The pandemic greatly changed the landscape of school nutrition and highlighted to many the critical role that school meals play in supporting student health and learning. I continue to support Universal School Meals for three reasons: 


1. We know there is an unmet need and there are hungry kids in our schools. The federal thresholds for free and reduced meals are very low. Many working families in our state are struggling to make ends meet. School nutrition staff have been very clear in testimony to the House Education Committee that the “old” system was broken and they often had to find ways to skirt it in order to feed hungry kids.  
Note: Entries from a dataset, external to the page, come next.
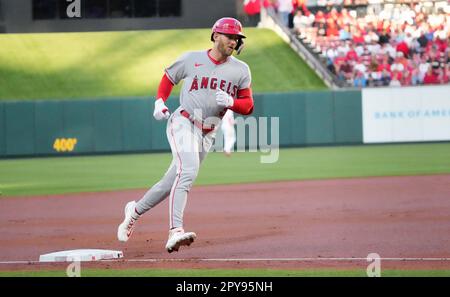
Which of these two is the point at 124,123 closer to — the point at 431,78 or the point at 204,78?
the point at 431,78

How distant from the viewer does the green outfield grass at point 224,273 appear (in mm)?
6979

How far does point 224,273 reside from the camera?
7164 mm

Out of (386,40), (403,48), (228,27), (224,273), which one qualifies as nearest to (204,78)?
(228,27)

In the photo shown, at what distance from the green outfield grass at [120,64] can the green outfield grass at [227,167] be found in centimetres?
182

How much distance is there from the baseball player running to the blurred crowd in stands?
64.1ft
2. No matter how anonymous a system may be for students who qualify for free and reduced priced lunch, damaging stigma remains.  Across all income levels, children are attuned to distinctions between themselves and other students. Some families are reluctant to complete the form or struggle with its complexity.  When meals are not universally free for all students, the students who qualify often skip the meal to avoid any sense of labeling, particularly as they get older.  School nutrition staff told us that they absolutely see students in their schools who don’t access free/reduced price meals because of the stigma felt by students and as a high school teacher for 18 years, I certainly know this to be true.  With a universal school meals program more students share the same meal, eliminating differences and shifting the cafeteria culture.


3. The benefits of universal meals in schools extend beyond financial need. In schools, we use a principle called universal design for learning – when we design ways to make learning accessible to certain students with tools like audio recording of books or graphic organizers to take notes, these tools often help many more students than those they were intended to support.  These are like curb cuts on sidewalks - they may have been put in place to help those with physical handicaps but they end up providing benefits to many more: parents pushing a stroller, someone with a temporary injury, someone hauling heavy load, etc. Universal meals are like these curb cuts - there is a ripple effect of benefits. Students may come to school hungry for many reasons beyond economic need including family stress, parents working multiple jobs, high school students often starting very early in the morning (I teach high school in another town and have students who get on the bus at 6:20am for our 7:45am start time.) Universal meals programs allow nutrition staff to focus on high quality, home cooked meals and plan and budget in a far more sustainable way that realizes economies of scale.